In reality, the sun's position is still changing, but at a slower rate.
(Related story: "In Scandinavia, Solstice Means Fun in the Midnight Sun.")
Summer Solstice Wobbles Around the Calendar
While the June solstice generally occurs on the same day every year, the date does change every once in a while. For example, in 2008, the summer solstice occurred on June 20.
This date shifting is a result of the discrepancy between a human calendar year—which is usually counted as 365 days—and an astronomical year, which is 365.25 days.
Our leap year system—which adds an extra day to the calendar every four years—ensures our calendars are accurate, but it also causes the solstice date to flop around a bit.
"It's nothing astronomical changing. What's changing is the human side of it," Bell said.
Solstice Is Longest Day of the Year—Not Hottest
On the summer solstice, the Northern Hemisphere receives more sunlight than on any other day of the year, but that doesn't mean the first day of summer is also the hottest day of summer.
Earth's oceans and atmosphere act like heat sinks, absorbing and reradiating the sun's rays over time. So even though the planet is absorbing lots of sunlight on the summer solstice, it takes several weeks to release it. As a result, the hottest days of summer usually occur in July or August.

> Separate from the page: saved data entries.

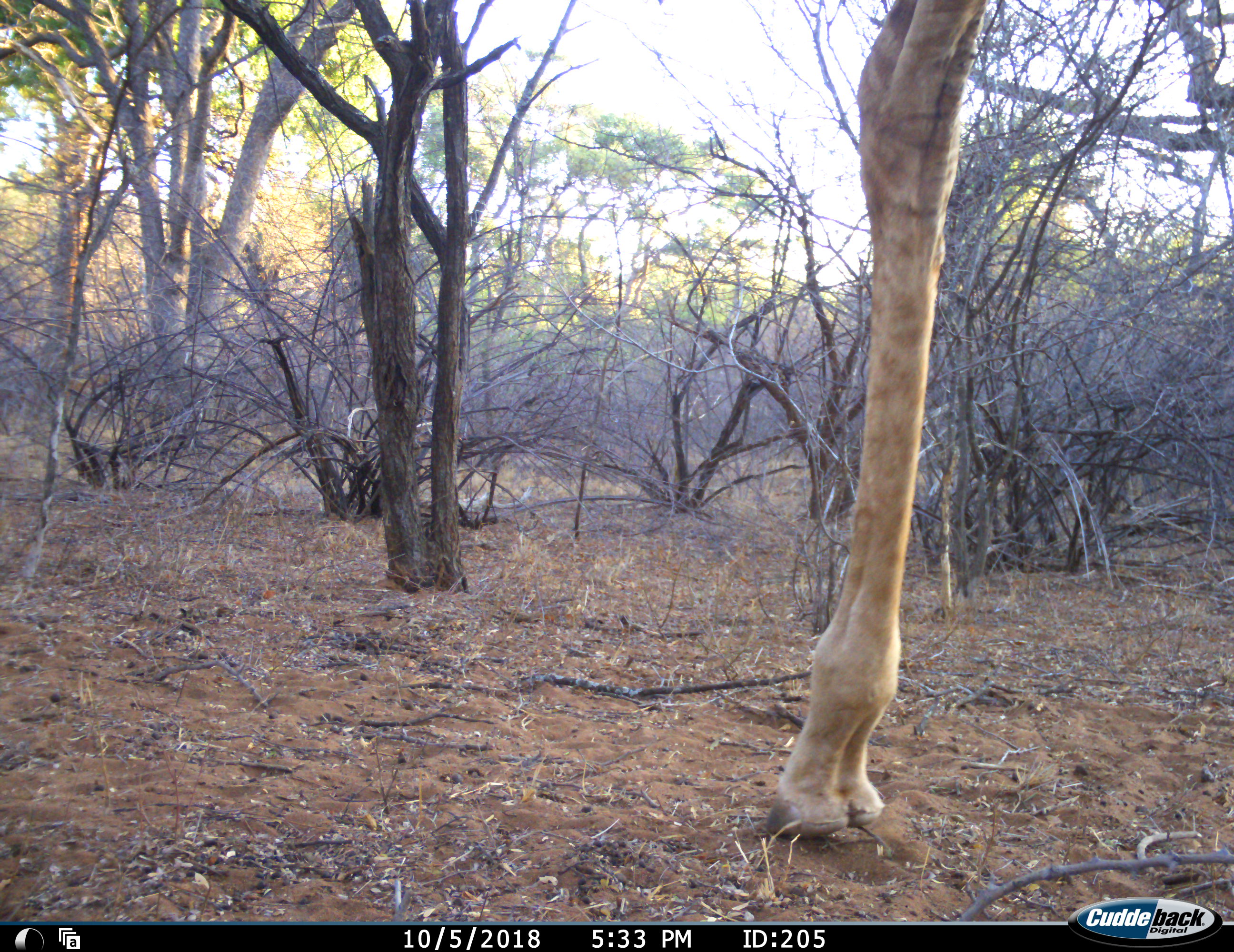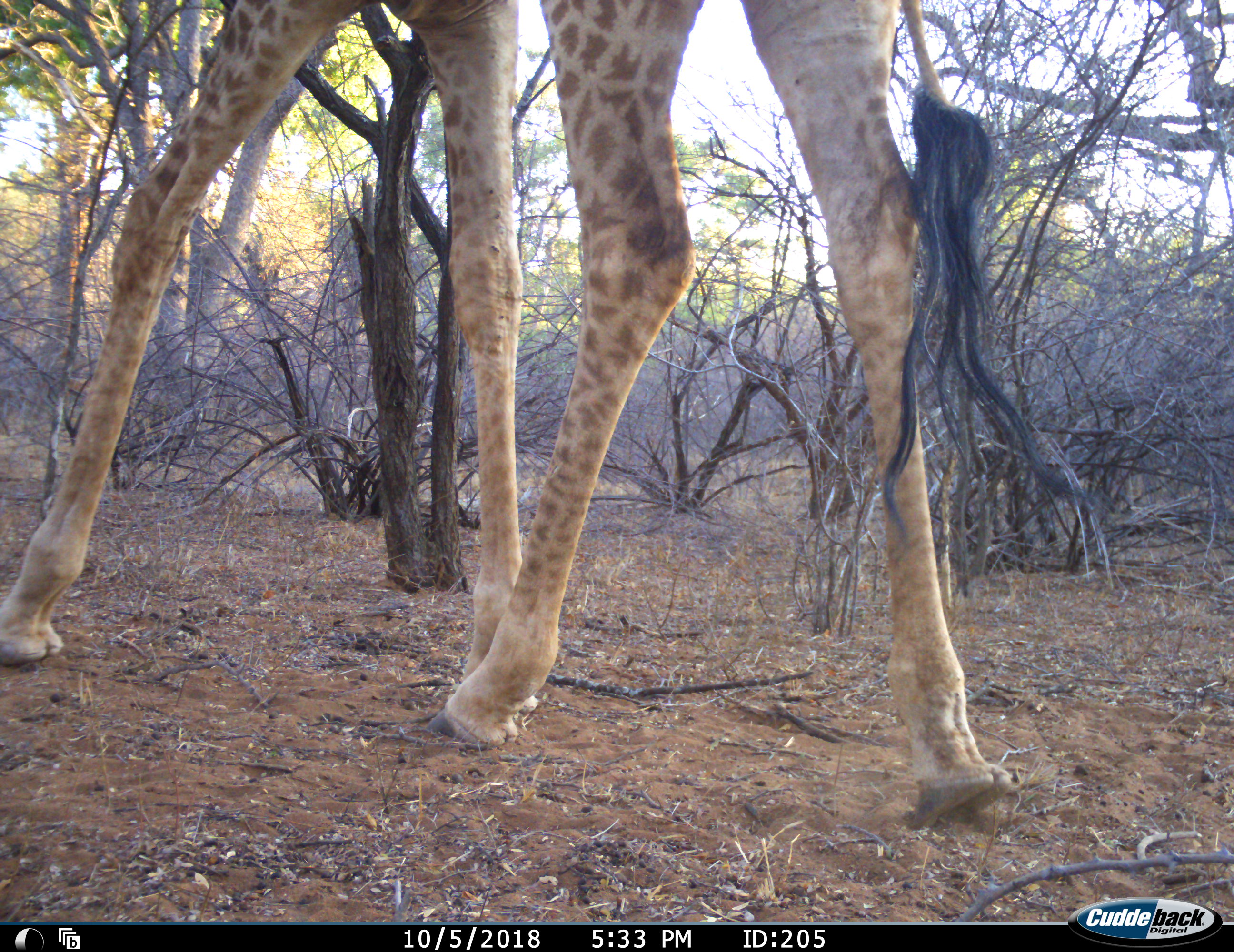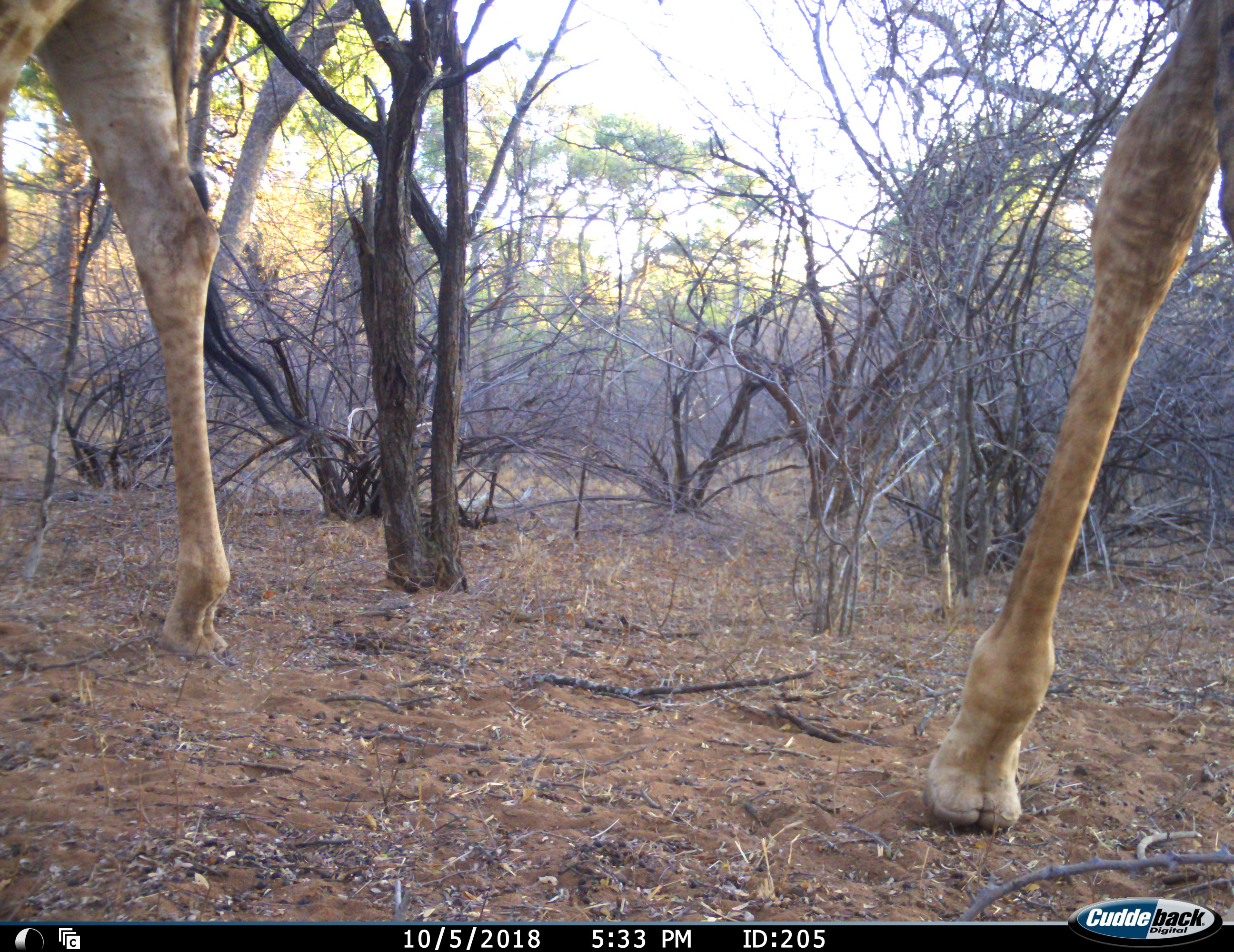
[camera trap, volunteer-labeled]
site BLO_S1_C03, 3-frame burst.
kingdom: Animalia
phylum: Chordata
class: Mammalia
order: Artiodactyla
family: Giraffidae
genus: Giraffa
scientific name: Giraffa camelopardalis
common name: giraffe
Giraffe (Giraffa camelopardalis), count 2. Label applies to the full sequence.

"If you think about turning up an oven—it takes it a long time to heat up," explained Robert Howell, an astronomer at the University of Wyoming. "And after you turn it off, it takes a while for it to cool down. It's the same with the Earth."

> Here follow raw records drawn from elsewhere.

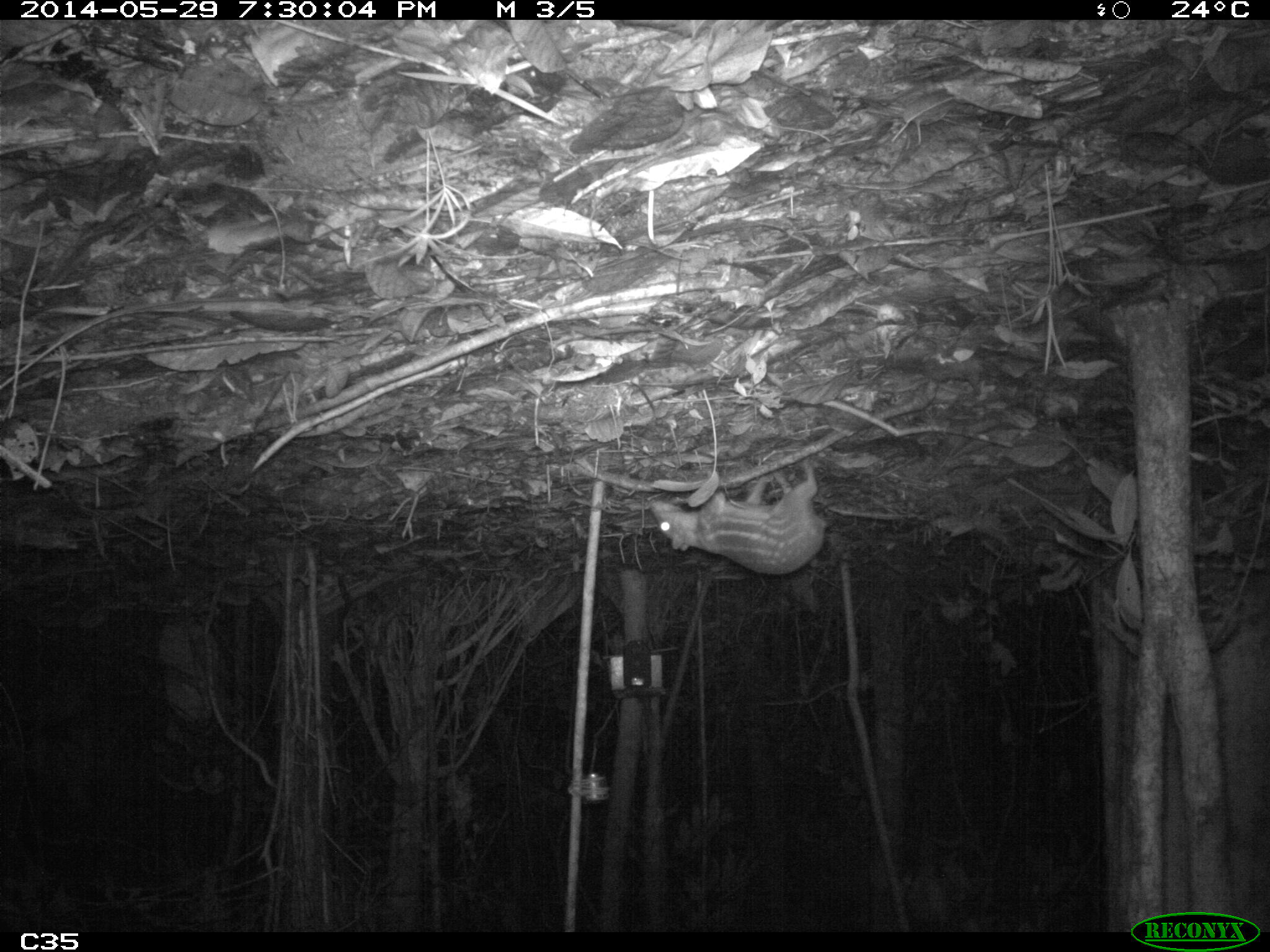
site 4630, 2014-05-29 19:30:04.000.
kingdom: Animalia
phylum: Chordata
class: Mammalia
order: Rodentia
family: Cuniculidae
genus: Cuniculus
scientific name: Cuniculus paca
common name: spotted paca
Cuniculus paca (spotted paca), count 1, age adult.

First Day of Summer Sparked Ancient Celebrations
The summer solstice is recognized and often celebrated in many cultures around the world, in both the past and present.
The ancient Egyptians, for example, built the Great Pyramids so that the solstice sunset, when viewed from the Sphinx, sets precisely between two of the Pyramids.
The Inca of South America celebrated the summer solstice with a ceremony called Inti Raymi, which included food offerings and sacrifices of animals and maybe even people. (See a picture of an Inca summer solstice festival.)
Observers in the center of the standing stones can watch the summer solstice sun rise over the Heel Stone, which stands just outside Stonehenge's stone circles.
For many of the ancients, though, the summer solstice wasn't just an excuse to party or pray—it was essential to their well-being.
Associated with agriculture, the summer solstice was a reminder that a turning point in the growing season had been reached.
"The calendar was very important—much more important than it is now," said Ricky Patterson, an astronomer at the University of Virginia. "People wanted to know what was going to happen so that they could be ready."